*EXTRAIT DU DOCUMENT*
==================================================
REPORTAGEParis: A la gare du Nord, le Brexit s'invite sur le quai de l'Eurostar

Brexit: A gare du Nord, les passagers de l'Eurostar entre joie, peur et incompréhension

REPORTAGELes passagers de l’Eurostar entre Paris et Londres réagissent ce vendredi matin après l’annonce des résultats du référendum pour la sortie de l’UE du Royaume-uni…
Florence Floux

Florence Floux

A la gare du Nord à Paris, ce vendredi matin, la vie continue. Après l’annonce du Brexit tôt dans la matinée, les voyageurs se patientent normalement pour prendre l’Eurostar en direction de Londres. Pourtant, si en apparence rien n’a changé, les esprits semblent plutôt marqués par la sortie de l’Union européenne du Royaume-Uni.

« Bruxelles se mêle beaucoup de ce qui ne la regarde pas »

George, 50 ans, un Londonien venu soutenir son équipe nationale pour l’Euro de football, ne cache pas sa joie. « C’est très bien, je suis très content du résultat du référendum. J’ai moi-même voté en faveur de la sortie par correspondance. Bruxelles nous dictait ce que nous devions faire, là au moins nous allons reprendre le pouvoir dans notre pays », s’enthousiasme-t-il. D’autant que pour lui, les Britanniques « ne voulaient pas entrer dans l’UE à la base, mais personne ne nous a demandé notre avis. Ce n’est que justice que nous puissions réparer tout ça aujourd’hui. »

Un son de cloche qui fait résonance également chez certains Français. « Je suis plutôt souverainiste, je comprends tout à fait leur choix, commente Andrea, 25 ans, chercheuse en philosophie et en histoire des religions, en route pour un colloque à Oxford. C’est une bonne chose de reprendre les rênes de sa propre économie. » Patrice, un Français de 40 ans qui vit en Angleterre depuis 1998, comprend également le choix des Britanniques : « Je suis d’accord avec leur vote, il y a beaucoup de choses dans l’UE qui ne vont pas. Bruxelles se mêle beaucoup de ce qui ne la regarde pas. »
==================================================
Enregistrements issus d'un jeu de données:
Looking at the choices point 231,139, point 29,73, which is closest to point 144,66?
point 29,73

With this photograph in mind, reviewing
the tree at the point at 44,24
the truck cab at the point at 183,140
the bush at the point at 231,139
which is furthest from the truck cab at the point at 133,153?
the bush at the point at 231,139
==================================================
*À COMPLÉTER*
**a)** Recopiez, dans le reportage sur le Brexit à la gare du Nord, le passage qui va de « Brexit: A gare » jusqu'à « européenne du Royaume-Uni. ».
**b)** D'après le reportage sur le Brexit à la gare du Nord, depuis quelle année Patrice vit-il en Angleterre ?
**c)** Rédigez la suite du reportage sur le Brexit à la gare du Nord après sa dernière phrase.

*RÉPONSES*
**a)**
Brexit: A gare du Nord, les passagers de l'Eurostar entre joie, peur et incompréhension

REPORTAGELes passagers de l’Eurostar entre Paris et Londres réagissent ce vendredi matin après l’annonce des résultats du référendum pour la sortie de l’UE du Royaume-uni…
Florence Floux

Florence Floux

A la gare du Nord à Paris, ce vendredi matin, la vie continue. Après l’annonce du Brexit tôt dans la matinée, les voyageurs se patientent normalement pour prendre l’Eurostar en direction de Londres. Pourtant, si en apparence rien n’a changé, les esprits semblent plutôt marqués par la sortie de l’Union européenne du Royaume-Uni.

**b)** Depuis 1998.

**c)**
Mais l’économie n’est pas toujours l’argument mis en avant par les partisans du « Leave ». Pour George, c’est la question de l’immigration, qui s’est révélée cruciale : « Lorsque vous êtes dans l’UE, vous ne pouvez pas vous débarrasser de certains immigrés qui commettent des crimes ou des délits. Bruxelles vous oppose tout de suite l’argument des droits de l’homme pour ne pas les renvoyer dans leur pays. Mais c’est fini tout ça. » Une opinion qui s’est encore un peu renforcée après les attentats du 13 novembre, dont certains kamikazes avaient emprunté la route des migrants.

« J’espère qu’ils ne vont pas nous renvoyer chez nous »

Si certains voient dans ce vote de rejet de l’Union européenne des raisons logiques et plutôt séduisantes, la tristesse et la peur dominent tout de même. « J’ai beaucoup pleuré ce matin, avoue Patrice. Je suis très inquiet. Je vis à Londres depuis vingt ans, mon copain est anglais, mes amis sont là-bas. J’espère qu’ils ne vont pas nous renvoyer chez nous. Même si je comprends leur vote, ça me fait bizarre de me dire qu’ils ne veulent plus de nous. »

Sacha et Julien, 16 ans, lycéens à Londres, se demandent également ce que leur prépare l’avenir. « Je suis triste de ce vote, je pense que ça va être très difficile pour nous maintenant », s’inquiète la jeune Anglaise, quand son copain français lui, s’interroge sur ses futures conditions d’études. « Je ne sais pas si ça va avoir des conséquences pour moi, si je vais avoir besoin d’un visa. Je ne pensais pas que cela arriverait. »

L’angoisse des matins qui déchantent

Les Britanniques et les Français ne sont pas les seuls à s’inquiéter. Pour Ugo, journaliste italien d’une cinquantaine d’années en vacances à Paris, tout cela n’annonce rien de bon. « Pour la première fois de ma vie, j’ai peur du futur. Nous les Européens, nous refusons d’étudier notre histoire. La Normandie, c’était il y a seulement soixante-douze ans. Et pourtant, aujourd’hui nous avons tous ces populistes anti-immigration partout, en Angleterre, en France, en Italie… C’est une sorte de nouveau fascisme du 21e siècle. J’espère que la comparaison s’arrêtera là. »

Pour tous, il est l’heure d’embarquer à bord de l’Eurostar qui doit les emmener au coeur de la cité londonienne. « J’espère qu’ils ne vont pas m’empêcher d’entrer », sourit Patrice, à moitié sérieux.